Yes, eventually they will all wake up because they are waiting on the mutex. One thread will grab the mutex, and once it releases it, another thread is woken up.

What I was replying to is:

> wake up all together at the same moment

Which is not true for pthread_cond_broadcast. Again, if there are threads sleeping on the condition variable, they are re-queued into waiting on the mutex. If the mutex is unlocked, only the top-waiter is waked. Only one thread may lock a mutex, so there is simply no point is waking all threads.

References:

1. http://lwn.net/images/conf/rtlws11/papers/proc/p10.pdf See introduction.
2. http://repo.or.cz/w/glibc.git/blob/HEAD:/nptl/pthread_cond_broadcast.c

Davi Arnaut

> In InnoDB implementation after thread wakes it comes back to SPIN LOOP

Yes, but one important point, InnoDB only uses pthread synchronization objects to implement the wait queue of an InnoDB mutex. When the threads are on the wait queue, only one will be actually woken and this one grabs the _wait queue_ lock. Soon after being wake up, the thread releases the wait queue lock, which wakes up another and so on. Outside of the wait queue, what you said applies.

Peter Zaitsev

Setting innodb_sync_spin_loops is very interesting discussion because there is really no “right” answer – depending on what is the limiting mutex for your workload the different amount of spinning might make sense. Better solution would be to have this valuable to be set per mutex and adjusted automatically.

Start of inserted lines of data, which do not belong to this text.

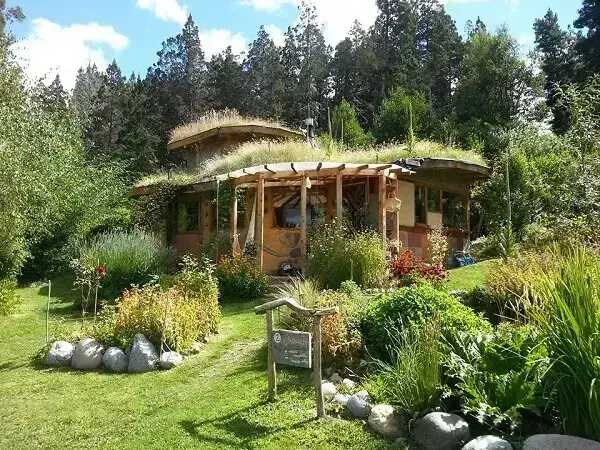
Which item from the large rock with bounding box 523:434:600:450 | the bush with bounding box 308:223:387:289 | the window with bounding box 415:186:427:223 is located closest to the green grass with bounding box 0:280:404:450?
the large rock with bounding box 523:434:600:450

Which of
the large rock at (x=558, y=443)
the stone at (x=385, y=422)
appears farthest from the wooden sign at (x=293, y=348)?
the large rock at (x=558, y=443)

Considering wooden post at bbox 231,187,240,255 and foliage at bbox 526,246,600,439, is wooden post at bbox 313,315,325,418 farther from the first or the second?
wooden post at bbox 231,187,240,255

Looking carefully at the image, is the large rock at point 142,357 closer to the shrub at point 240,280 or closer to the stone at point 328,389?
the stone at point 328,389

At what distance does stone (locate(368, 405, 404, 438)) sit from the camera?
4.67 m

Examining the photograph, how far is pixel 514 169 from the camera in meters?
17.2

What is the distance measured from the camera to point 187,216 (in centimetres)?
1844

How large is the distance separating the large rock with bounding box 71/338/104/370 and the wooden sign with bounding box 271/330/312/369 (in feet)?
9.81

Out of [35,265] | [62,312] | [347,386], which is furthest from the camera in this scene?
[35,265]

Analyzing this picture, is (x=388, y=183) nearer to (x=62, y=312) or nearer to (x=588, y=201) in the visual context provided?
(x=588, y=201)

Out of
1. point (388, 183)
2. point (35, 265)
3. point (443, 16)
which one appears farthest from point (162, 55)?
point (388, 183)

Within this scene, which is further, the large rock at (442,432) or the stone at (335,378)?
the stone at (335,378)

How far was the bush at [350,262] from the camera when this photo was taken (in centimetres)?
1069

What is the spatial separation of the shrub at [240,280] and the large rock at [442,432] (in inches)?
291

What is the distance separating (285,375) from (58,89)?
54.3 meters
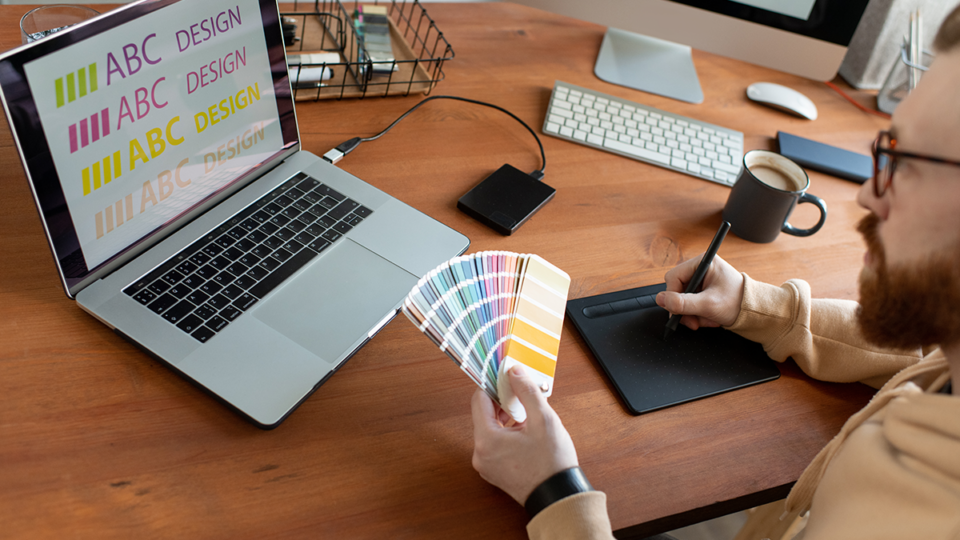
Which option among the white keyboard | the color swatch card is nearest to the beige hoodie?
the color swatch card

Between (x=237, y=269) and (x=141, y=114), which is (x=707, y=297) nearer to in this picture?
(x=237, y=269)

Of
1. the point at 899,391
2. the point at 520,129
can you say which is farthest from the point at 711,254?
the point at 520,129

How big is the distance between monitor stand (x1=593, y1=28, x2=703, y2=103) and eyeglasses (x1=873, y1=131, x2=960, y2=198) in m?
0.72

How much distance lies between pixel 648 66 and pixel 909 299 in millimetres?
898

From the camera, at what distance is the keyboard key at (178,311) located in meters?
0.64

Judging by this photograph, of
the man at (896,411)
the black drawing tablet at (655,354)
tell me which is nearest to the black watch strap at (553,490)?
the man at (896,411)

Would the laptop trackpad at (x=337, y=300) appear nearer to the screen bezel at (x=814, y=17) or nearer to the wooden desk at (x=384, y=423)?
the wooden desk at (x=384, y=423)

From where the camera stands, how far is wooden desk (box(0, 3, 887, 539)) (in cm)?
55

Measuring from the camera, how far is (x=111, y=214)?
25.5 inches

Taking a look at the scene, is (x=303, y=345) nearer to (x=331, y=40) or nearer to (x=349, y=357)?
(x=349, y=357)

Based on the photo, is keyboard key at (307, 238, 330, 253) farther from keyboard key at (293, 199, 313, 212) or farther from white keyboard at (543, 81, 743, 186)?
white keyboard at (543, 81, 743, 186)

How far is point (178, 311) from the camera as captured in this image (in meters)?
0.65

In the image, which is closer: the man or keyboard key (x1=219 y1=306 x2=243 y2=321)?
the man

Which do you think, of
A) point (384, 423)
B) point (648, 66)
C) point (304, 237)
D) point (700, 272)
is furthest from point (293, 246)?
point (648, 66)
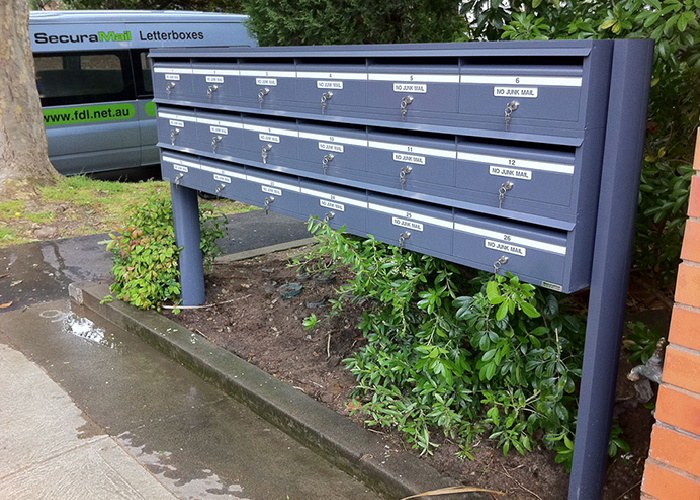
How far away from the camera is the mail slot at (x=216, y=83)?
3949 millimetres

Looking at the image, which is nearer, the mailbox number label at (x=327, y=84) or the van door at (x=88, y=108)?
the mailbox number label at (x=327, y=84)

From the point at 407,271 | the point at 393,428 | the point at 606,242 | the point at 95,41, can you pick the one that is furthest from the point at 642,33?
the point at 95,41

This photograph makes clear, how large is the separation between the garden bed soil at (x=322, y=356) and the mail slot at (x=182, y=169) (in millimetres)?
947

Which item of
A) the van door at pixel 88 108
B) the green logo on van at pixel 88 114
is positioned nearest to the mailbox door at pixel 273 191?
the green logo on van at pixel 88 114

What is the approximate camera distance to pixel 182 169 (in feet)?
15.1

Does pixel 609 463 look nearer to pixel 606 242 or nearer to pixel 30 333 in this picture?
pixel 606 242

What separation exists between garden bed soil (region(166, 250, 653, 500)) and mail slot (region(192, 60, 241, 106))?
4.87ft

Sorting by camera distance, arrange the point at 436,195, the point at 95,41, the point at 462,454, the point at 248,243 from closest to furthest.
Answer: the point at 436,195 → the point at 462,454 → the point at 248,243 → the point at 95,41

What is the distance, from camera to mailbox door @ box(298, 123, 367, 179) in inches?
128

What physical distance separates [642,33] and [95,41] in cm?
871

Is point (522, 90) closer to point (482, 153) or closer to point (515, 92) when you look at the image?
point (515, 92)

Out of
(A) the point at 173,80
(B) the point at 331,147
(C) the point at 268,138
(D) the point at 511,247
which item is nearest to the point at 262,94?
(C) the point at 268,138

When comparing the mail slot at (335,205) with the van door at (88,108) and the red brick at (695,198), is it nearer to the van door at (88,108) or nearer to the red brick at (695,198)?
the red brick at (695,198)

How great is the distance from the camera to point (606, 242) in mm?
2424
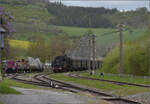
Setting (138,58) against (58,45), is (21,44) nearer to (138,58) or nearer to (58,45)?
(58,45)

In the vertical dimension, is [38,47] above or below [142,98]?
above

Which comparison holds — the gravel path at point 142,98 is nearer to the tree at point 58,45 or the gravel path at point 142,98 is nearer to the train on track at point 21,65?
the train on track at point 21,65

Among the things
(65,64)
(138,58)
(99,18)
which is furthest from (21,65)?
(138,58)

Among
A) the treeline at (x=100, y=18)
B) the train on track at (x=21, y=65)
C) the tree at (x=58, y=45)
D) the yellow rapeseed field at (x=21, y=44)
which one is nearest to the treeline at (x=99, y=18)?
the treeline at (x=100, y=18)

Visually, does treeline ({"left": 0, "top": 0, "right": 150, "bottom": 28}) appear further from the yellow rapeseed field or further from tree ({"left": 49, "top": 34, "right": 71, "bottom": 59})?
tree ({"left": 49, "top": 34, "right": 71, "bottom": 59})

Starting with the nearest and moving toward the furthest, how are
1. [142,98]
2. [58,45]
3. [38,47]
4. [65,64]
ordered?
[142,98] < [65,64] < [38,47] < [58,45]

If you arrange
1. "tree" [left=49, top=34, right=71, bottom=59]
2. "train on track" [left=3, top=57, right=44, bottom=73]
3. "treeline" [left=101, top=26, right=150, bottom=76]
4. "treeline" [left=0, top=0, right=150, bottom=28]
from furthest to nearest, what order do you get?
"tree" [left=49, top=34, right=71, bottom=59], "treeline" [left=0, top=0, right=150, bottom=28], "train on track" [left=3, top=57, right=44, bottom=73], "treeline" [left=101, top=26, right=150, bottom=76]

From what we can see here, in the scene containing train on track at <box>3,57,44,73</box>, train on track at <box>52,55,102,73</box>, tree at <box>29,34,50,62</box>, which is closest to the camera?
train on track at <box>3,57,44,73</box>

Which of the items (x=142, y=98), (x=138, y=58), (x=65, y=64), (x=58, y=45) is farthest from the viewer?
(x=58, y=45)

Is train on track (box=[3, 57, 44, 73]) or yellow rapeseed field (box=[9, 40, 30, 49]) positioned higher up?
yellow rapeseed field (box=[9, 40, 30, 49])

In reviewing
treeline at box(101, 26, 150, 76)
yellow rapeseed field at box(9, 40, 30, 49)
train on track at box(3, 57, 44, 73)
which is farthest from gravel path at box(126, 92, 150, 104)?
yellow rapeseed field at box(9, 40, 30, 49)

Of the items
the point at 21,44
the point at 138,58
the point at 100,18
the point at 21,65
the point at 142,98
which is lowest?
the point at 142,98

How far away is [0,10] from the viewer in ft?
111

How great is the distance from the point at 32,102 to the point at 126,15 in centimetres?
6480
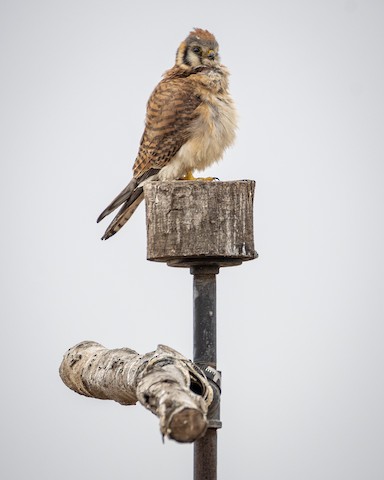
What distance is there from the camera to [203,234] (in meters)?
3.79

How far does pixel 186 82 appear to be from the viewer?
607cm

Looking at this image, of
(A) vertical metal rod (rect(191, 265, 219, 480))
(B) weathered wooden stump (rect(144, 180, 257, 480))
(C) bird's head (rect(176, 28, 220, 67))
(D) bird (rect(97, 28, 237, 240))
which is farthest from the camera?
(C) bird's head (rect(176, 28, 220, 67))

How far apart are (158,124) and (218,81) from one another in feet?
1.63

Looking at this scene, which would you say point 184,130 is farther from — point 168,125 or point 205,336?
point 205,336

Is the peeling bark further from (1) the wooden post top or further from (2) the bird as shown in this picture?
(2) the bird

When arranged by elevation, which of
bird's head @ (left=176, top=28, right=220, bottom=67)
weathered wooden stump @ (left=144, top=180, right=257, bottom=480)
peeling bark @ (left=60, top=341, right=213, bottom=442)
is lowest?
peeling bark @ (left=60, top=341, right=213, bottom=442)

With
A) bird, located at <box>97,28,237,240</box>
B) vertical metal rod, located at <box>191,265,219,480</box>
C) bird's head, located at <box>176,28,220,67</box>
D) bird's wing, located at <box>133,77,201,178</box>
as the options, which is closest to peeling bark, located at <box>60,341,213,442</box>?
vertical metal rod, located at <box>191,265,219,480</box>

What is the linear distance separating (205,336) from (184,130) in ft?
7.57

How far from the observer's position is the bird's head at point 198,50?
6312 millimetres

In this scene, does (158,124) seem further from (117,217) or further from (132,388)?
(132,388)

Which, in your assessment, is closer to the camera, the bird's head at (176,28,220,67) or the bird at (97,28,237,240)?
the bird at (97,28,237,240)

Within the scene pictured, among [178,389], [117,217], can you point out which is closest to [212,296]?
[178,389]

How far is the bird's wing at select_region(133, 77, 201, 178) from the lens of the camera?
5.86 meters

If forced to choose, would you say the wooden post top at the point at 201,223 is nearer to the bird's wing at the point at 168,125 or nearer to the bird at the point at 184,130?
the bird at the point at 184,130
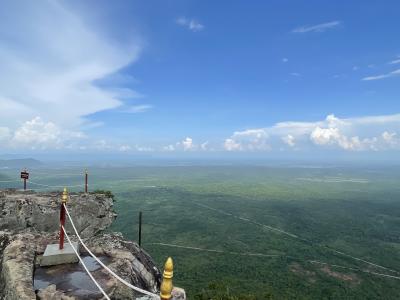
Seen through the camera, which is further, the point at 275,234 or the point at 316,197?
the point at 316,197

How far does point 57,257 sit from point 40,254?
→ 3.39 ft

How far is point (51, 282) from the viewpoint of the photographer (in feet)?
30.6

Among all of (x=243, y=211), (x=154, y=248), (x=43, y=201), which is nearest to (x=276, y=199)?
(x=243, y=211)

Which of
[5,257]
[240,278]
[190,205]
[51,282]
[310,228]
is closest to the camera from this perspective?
[51,282]

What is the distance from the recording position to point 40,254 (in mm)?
11141

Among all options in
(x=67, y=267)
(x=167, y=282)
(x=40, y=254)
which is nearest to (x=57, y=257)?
(x=67, y=267)

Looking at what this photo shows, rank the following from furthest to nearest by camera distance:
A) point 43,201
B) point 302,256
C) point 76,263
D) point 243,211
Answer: point 243,211 < point 302,256 < point 43,201 < point 76,263

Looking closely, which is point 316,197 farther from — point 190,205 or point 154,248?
point 154,248

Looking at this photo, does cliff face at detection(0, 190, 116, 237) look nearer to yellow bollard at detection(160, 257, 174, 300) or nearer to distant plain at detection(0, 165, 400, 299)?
distant plain at detection(0, 165, 400, 299)

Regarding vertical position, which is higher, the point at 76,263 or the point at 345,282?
the point at 76,263

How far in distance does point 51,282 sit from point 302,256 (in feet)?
179

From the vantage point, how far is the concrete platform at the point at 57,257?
10.4 m

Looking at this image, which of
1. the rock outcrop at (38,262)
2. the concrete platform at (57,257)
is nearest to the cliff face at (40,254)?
the rock outcrop at (38,262)

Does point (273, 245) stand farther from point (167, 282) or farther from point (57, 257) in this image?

I believe it would be possible to design the system which would profile how long it takes to grab the mutex – say profiling one out of 1000 mutex get request. When based on distribution we can design how long it makes sense to wait. For example if we run long spin and can discover we either get the mutex after 10us of we spin till the end of time of 1000us we can decide to spin up to 20us or so which will deal with short locks of given mutex and switch to OS wait and stop wasting CPU if not.

James Day

You might want to look at innodb-adaptive-max-sleep-delay in MySQL 5.6. It makes innodb-thread-sleep-delay adaptive and is of particular value over 1024 threads in 5.6.

Sunny’s OOW presentation at https://oracleus.wingateweb.com/published/oracleus2011/sessions/20020/20020_Cho2577660.pdf mentions it on slide 28.

James Day, Oracle. This is my view only; for an official Oracle opinion consult a PR person.

Andy Carlson

Vadim,

I want to thank you for this informative post. I had a workload that I was working with a few years ago, that I could not get to perform well in innodb. It seemed like MySQL would attack one thread, and starve all the rest. I dug out the old code and data, and ran it with innodb_sync_spin_loops=64, and the workload performed much better.

Thanks again, and I will be watching for more posts from you in the future.

yangdehua

we also saw this problem

and what’s more , there is different in the manual of 5.1 and manual of 5.5

5.1 innodb_thread_concurrency the default value is 8 http://dev.mysql.com/doc/refman/5.1/en/innodb-parameters.html#sysvar_innodb_thread_concurrency

5.5 the default value is 0 http://dev.mysql.com/doc/refman/5.5/en/innodb-parameters.html#sysvar_innodb_thread_concurrency

if we set innodb_thread_concurrency , the server ‘s load would get down.